Option b), the good doctors say, will be really helpful for both you (the therapist) and the people you work with. Partly because your ego takes a bruising. This of course can be rather helpful in slaying the dragon; that nasty ego dragon which interferes with effective therapy.
As noted, I am a nerd. The idea of slaying dragons appeals to me. But actually doing it? I mean, I love reading comics and watching movies about it. Lord of the Rings or Star Wars, oh yeah! Do I want to go through what the heroes of these stories endure? Dragon slaying (or defeating the Sith Lord, as the case may be) always comes with cuts and bruises.
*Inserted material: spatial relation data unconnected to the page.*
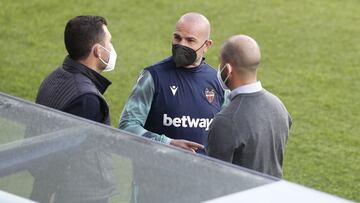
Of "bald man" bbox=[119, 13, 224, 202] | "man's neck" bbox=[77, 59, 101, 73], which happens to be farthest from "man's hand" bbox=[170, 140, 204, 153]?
"man's neck" bbox=[77, 59, 101, 73]

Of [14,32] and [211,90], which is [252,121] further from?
[14,32]

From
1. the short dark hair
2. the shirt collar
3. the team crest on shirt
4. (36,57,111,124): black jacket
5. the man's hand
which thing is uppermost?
the short dark hair

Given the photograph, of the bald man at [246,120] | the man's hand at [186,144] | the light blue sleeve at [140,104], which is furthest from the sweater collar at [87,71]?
the bald man at [246,120]

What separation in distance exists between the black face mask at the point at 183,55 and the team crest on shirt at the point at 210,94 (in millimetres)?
173

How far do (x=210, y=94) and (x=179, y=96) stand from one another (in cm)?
18

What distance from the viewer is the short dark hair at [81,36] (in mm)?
4461

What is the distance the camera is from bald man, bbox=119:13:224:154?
477 centimetres

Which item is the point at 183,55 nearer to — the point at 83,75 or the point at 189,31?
the point at 189,31

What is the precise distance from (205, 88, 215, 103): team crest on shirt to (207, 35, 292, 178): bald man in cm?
56

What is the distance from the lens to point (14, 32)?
10359 mm

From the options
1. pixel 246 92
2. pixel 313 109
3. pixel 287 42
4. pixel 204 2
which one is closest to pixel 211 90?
pixel 246 92

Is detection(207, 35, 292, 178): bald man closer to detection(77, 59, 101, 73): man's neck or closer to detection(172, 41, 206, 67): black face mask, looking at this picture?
detection(172, 41, 206, 67): black face mask

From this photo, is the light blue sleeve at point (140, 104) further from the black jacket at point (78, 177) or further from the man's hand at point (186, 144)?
the black jacket at point (78, 177)

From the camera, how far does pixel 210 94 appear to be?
16.0 feet
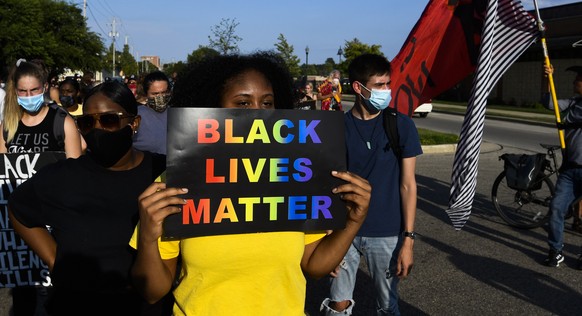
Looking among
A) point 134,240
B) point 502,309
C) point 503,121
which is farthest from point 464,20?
point 503,121

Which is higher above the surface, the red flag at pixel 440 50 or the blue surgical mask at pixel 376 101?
the red flag at pixel 440 50

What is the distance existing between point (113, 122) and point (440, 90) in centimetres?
317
Your hair gets mussed up. You suffer hunger, cold, pain… stuff like that. Typically, you hit the brink of despair before the good stuff happens.
Oh, goody. Sign me up.
Sigh. At least the cuts and bruises in my case will be metaphorical. I suppose I won’t actually need bactene. My hair should not get mussed up much. But I cannot honestly say I’m looking forward to the doubt and ego-thrashing.
I do want to be as effective as possible, though. Tsk. Guess I know what I need to do.